The co-development plan also includes Phase II combination clinical trials with IPH2201 and durvalumab (MEDI4736), a PD-L1 immune checkpoint inhibitor, in solid tumors, which will be performed by AstraZeneca/MedImmune.
About study IPH2201-202:
This Phase Ib/IIa study is a multicenter open label trial of the combination of IPH2201 and ibrutinib in patients with relapsed or refractory Chronic Lymphocytic Leukemia. Its primary objective is to evaluate the anti-leukemic activity of the combination and the primary endpoint for efficacy is complete response rate. The secondary objectives are to assess the safety of the combination of IPH2201 and ibrutinib. The trial will be performed in the United States under the coordination of leading investigators at the Ohio State University.
36 to 45 patients are planned to be enrolled. The trial is conducted in two parts:
- In the first part of the study, 12 to 24 patients will receive a combination of ibrutinib at the approved dosage and IPH2201; 4 dose levels of IPH2201 up to 10 mg/kg will be explored. Based on previous experience with IPH2201, these dosages are expected to induce saturation of the NKG2A receptor.
- In the second part of the study, IPH2201 at the dose selected in the dose-escalating part will be assessed in combination with ibrutinib during 26 cycles in up to 24 patients.

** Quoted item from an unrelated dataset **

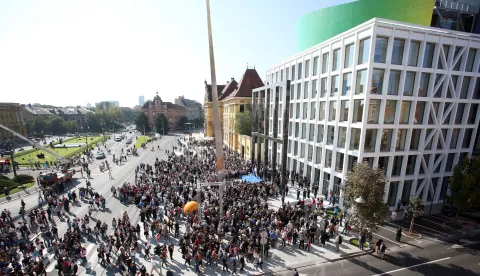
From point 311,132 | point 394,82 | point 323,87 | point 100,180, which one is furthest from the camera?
point 100,180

The rationale of this trial is based on the observation that HLA-E is expressed in virtually all patients with CLL, at higher levels compared to normal B cells (Veuillen, Aurran-Schleinitz et al. 2012). IPH2201 is a NGK2A checkpoint inhibitor that blocks the HLA-E driven inhibition of NK and CD8+ cells. By binding to NGK2A, IPH2201 restores the capability of those cells to destroy tumor cells. Furthermore, ibrutinib has been demonstrated to create a favorable pro-inflammatory environment; this could result in a synergistic effect with the immunotherapeutic action of IPH2201. Thus, treatment with IPH2201 in combination with ibrutinib may improve the quality of response above and beyond that achieved with ibrutinib alone and achieve complete responses; a higher rate of complete response should lead to improved overall survival.
In a Phase I dose-escalation safety trial, IPH2201 was found to be safe and well-tolerated.

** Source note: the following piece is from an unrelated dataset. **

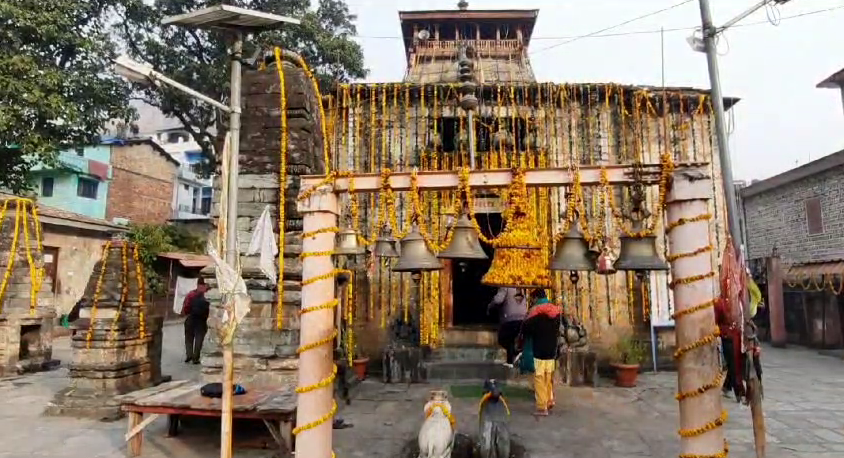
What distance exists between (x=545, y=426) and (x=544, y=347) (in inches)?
51.1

About Chronic Lymphocytic Leukemia (CLL):
CLL results from progressive accumulation of morphologically mature B lymphocytes in the blood, bone marrow and lymphatic tissues. In Western countries, CLL is the most common form of leukemia, accounting for about 25% of all leukemias. Incidence increases with age and the median age of diagnosis is 70 for males and 74 for females. It is estimated that 15,720 new cases will occur in 2014 in the US, causing 4,600 deaths (Siegel, Ma et al., 2014).

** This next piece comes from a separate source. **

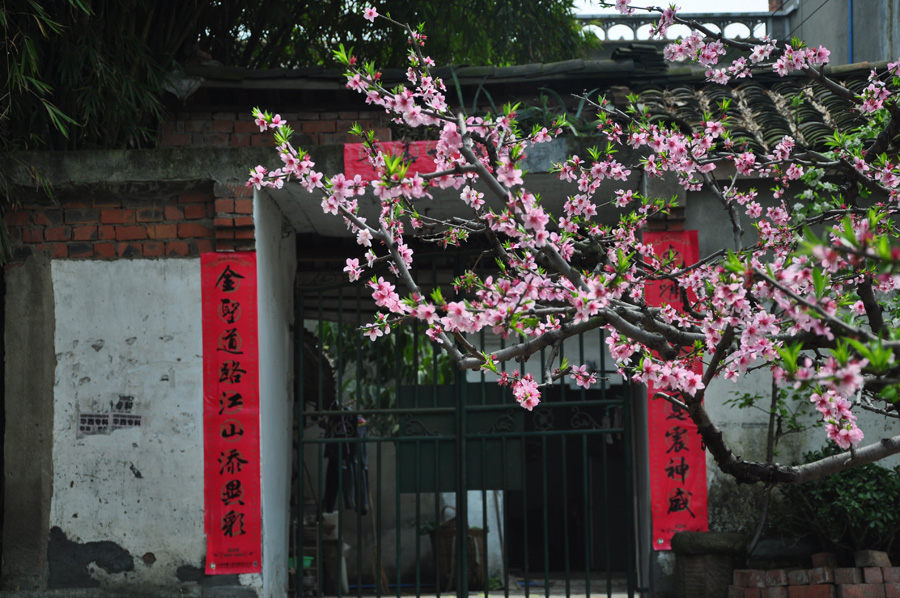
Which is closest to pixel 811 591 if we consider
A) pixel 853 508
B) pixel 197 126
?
pixel 853 508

Ibrutinib, a first in class kinase inhibitor of BCR signaling, has been approved in 2014 for the treatment of patients with CLL who have received at least one prior therapy. Its approval was based on the safety and efficacy results of several trials which have shown mainly partial responses. The indication for ibrutinib was subsequently extended to include CLL with 17p deletion, irrespectively of the line of therapy.